Experts question MnDOT guardrail repair speed after car falls off bridge

Loading Video…

This browser does not support the Video element.

MnDOT guardrail under question after crashes

Traffic experts are questioning MnDOT’s efforts to fix a guardrail on Highway 169 in a timely manner.

Traffic experts are questioning the Minnesota Department of Transportation (MnDOT) for slow guardrail repairs, potentially opening the door for worse damage and injuries.

A car fell off a bridge during a crash on Sept. 29 after guardrail damage caused by another crash 16 days earlier at the same spot on Highway 169.

Headlights disappeared into the guardrail as a car veered off a Highway 169 overpass at Highway 62 on Sept. 13. The car rolled over, but the driver walked away from the collision.

Steve the Guardrail Guy has watched dozens of collisions like this after his daughter died in a guardrail crash in 2016.

He says the bullnose guardrail likely saved the driver from injury or death.

"Look at the success," said the YouTube poster whose real name is Stephen Eimers. "You prevented this person from going over what's called an elephant trap, the area between the two bridges. This is a beautiful performance."

But the guardrail was damaged.

In its place, MnDOT placed a cone of orange barrels as a barricade.

When a truck veered off the road in the same spot 16 days later, the barricade didn’t hold and the truck fell more than 10 feet down to Highway 62.

"I'm like, 'Oh my goodness, They didn't get it fixed' and we saw a completely different outcome," Eimers said.

Traffic engineer Craig Moskowitz says some states reduce the risk of escalating collision injuries and damage by requiring repairs to safety installations like guardrails within a short timeframe.

"It's okay to put in a temporary barricade or some kind of temporary barrier, but for an extremely short period of time," said Moskowitz, who is president of CLM Engineering Associates.

Minnesota regulations don’t specify a repair timeframe.

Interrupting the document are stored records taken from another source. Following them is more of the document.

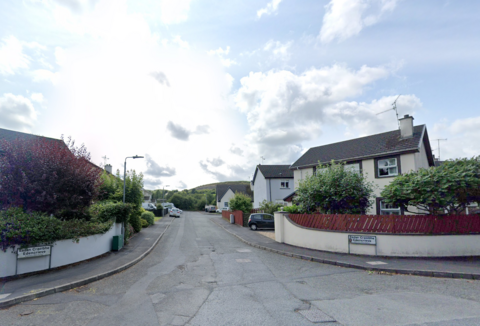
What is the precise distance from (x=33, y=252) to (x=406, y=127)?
23607 millimetres

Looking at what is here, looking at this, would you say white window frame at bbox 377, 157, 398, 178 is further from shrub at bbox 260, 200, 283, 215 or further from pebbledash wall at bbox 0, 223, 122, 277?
pebbledash wall at bbox 0, 223, 122, 277

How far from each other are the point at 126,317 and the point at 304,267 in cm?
705

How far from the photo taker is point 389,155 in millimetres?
21406

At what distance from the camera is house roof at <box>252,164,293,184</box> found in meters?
40.4

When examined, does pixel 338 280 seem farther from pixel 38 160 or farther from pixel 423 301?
pixel 38 160

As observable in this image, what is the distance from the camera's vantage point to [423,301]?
6902 millimetres

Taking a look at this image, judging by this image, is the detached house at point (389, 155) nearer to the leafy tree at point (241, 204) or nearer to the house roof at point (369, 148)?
the house roof at point (369, 148)

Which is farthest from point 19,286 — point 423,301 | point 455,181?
point 455,181

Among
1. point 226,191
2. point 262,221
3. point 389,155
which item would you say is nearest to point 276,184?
point 262,221

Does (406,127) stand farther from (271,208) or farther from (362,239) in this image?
(271,208)

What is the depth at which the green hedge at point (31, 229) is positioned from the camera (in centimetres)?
905

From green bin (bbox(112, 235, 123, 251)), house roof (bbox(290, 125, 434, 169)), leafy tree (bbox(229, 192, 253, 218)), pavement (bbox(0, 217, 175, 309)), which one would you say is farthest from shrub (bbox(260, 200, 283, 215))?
pavement (bbox(0, 217, 175, 309))

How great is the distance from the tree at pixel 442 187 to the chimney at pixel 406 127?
9979 millimetres

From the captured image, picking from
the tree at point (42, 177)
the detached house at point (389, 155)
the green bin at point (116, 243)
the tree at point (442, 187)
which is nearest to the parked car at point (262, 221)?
the detached house at point (389, 155)
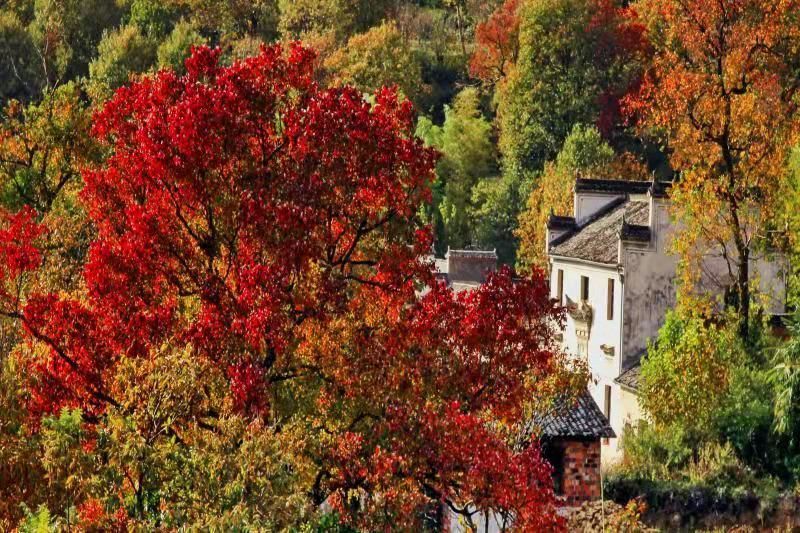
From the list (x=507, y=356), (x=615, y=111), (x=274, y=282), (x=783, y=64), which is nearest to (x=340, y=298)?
(x=274, y=282)

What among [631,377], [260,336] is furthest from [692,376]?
[260,336]

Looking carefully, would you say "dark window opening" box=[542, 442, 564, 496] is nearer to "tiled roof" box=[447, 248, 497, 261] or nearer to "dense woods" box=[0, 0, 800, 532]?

Steve the Guardrail Guy says legislators should consider changing that. He watched with surprise as the driver in the second crash also walked away without major injuries, but he says MnDOT shouldn’t gamble on the same outcome in the next crash.

"Luck is not a safe strategy when it comes to timely repair of guardrails," Eimers said.

The orange barrel barricade is back up again now, but the guardrail still isn’t fixed, 20 days after the first crash.

FOX 9 reached out to MnDOT early Tuesday to ask about the repairs process and why this has taken so long, but they couldn’t get us an answer by late afternoon.